Professor Bond then took the audience on a train ride through the history of the Black struggle for human rights and equality. From the days of slavery and Jim Crow to today, he charted a course through several of the White House administrations, detailing the negative attitudes and legal barriers that impeded the attainment of civil rights and the role of the NAACP in breaking down those barriers. President Lyndon Johnson was the only one who
didn’t need to be strong-armed into passing civil rights laws, Bond said. And, later, under “the man who liked to be called ‘the first Black president of the United States’”—President Bill Clinton— “we fared much better,” the chairman added. “But then we watched him try to bring down the man who would be the first real Black president.”
A large portion of Bond’s speech, however, as it has been in the last seven annual conventions, was an indictment of President George W. Bush, who Bond said, “made his father, who did little for civil rights, seem like a champion of freedom.” Bond declared: “In 2004, the Internal Revenue Service threatened to revoke the NAACP’s tax exempt status because I dared to criticize President Bush.” Referring to an old spiritual used to bolster the spirits of civil rights activists, he continued, “Well, we ain’t gonna let anybody turn us around, including the IRS, and the NAACP will continue to speak truth to
power until this administration leaves town.” And that moment cannot come soon enough, Bond said.
With the long-ranging effects of an unwanted war, warrantless wiretapping of U.S. citizens, the use of “Rovian politics of divide and conquer,” new voter identification laws that activists say suppress Black and Latino votes and more, civil rights enforcement has been jeopardized, he said.
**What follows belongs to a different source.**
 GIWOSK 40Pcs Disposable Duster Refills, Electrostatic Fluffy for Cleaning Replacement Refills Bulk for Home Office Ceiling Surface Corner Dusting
Additionally, a widening wealth gap, the housing crisis and spiraling gas prices and other negative socioeconomic indicators have brought the nation on “the brink of disaster.”
By virtue of their race, many Blacks have already toppled over the brink, Bond said.
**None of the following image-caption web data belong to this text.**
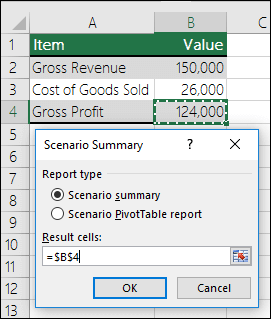 Scenario Summary dialog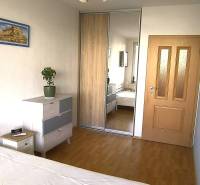 Ložnice s vestavěnou skříní, dřevěný dekor podlahy, skříňka, postel, lustr, rostlina.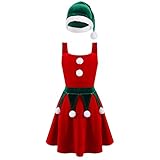 Alvivi Baby Mädchen Weihnachten Kleid Elch Langarm Weihnachten Mesh Tutu Kleid Weihnachtskostüm Party Weihnachtskleidung Rot Kleid 122-128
Compared to Whites, Blacks have higher infant mortality rates, have higher chances for imprisonment, die more from homicide, are uninsured, have lost their homes due to discriminatory lending practices, attend failing public schools, live below the poverty line and more.
The NAACP’s struggle to address these social ills is part of a “never ending fight between right and wrong.” But while the battle may be long and the problems overwhelming, Bond said, the audience should take comfort in the words of his grandfather, who wrote in 1901: “Wrong for a time may seem to prevail and the good already accomplished seem to be overthrown. But forward in the struggle, inspired by the achievements of the past, sustained by faith that knows no faltering, forward in the struggle.”
“We’ve been needing to hear that,” said Taylor, the Oktibbeha County Branch member. “Once I get back to my county I’m going to give a briefing and I am going to paraphrase Dr. Bond and tell people what happened [in the past] and what we need to do now.”
Essie Scruggs, of Fort Worth, Texas, said she learned much from Bond’s history lesson. “I always enjoy hearing him speak because he is so real and he keeps history alive,” she said.
Baltimore native Angela Alexander, 23, said she, too, appreciated all the information but also the hope Bond imparted. “It was inspirational and it was also educational going through the history of civil rights movement from the perspective of politics, housing, everything,” she said, then added, “Having grown up in inner city Baltimore I’ve seen the worst of life—gangs, violence, failing schools, poor housing…It’s comforting to know there are people trying to help fix these problems.” Alexander, who attended the NAACP
convention for the first time this year, said Bond’s speech was an event she could not afford to miss. People told me to make sure and go to anything where Chairman Bond was speaking,” she said. “It was worth it.”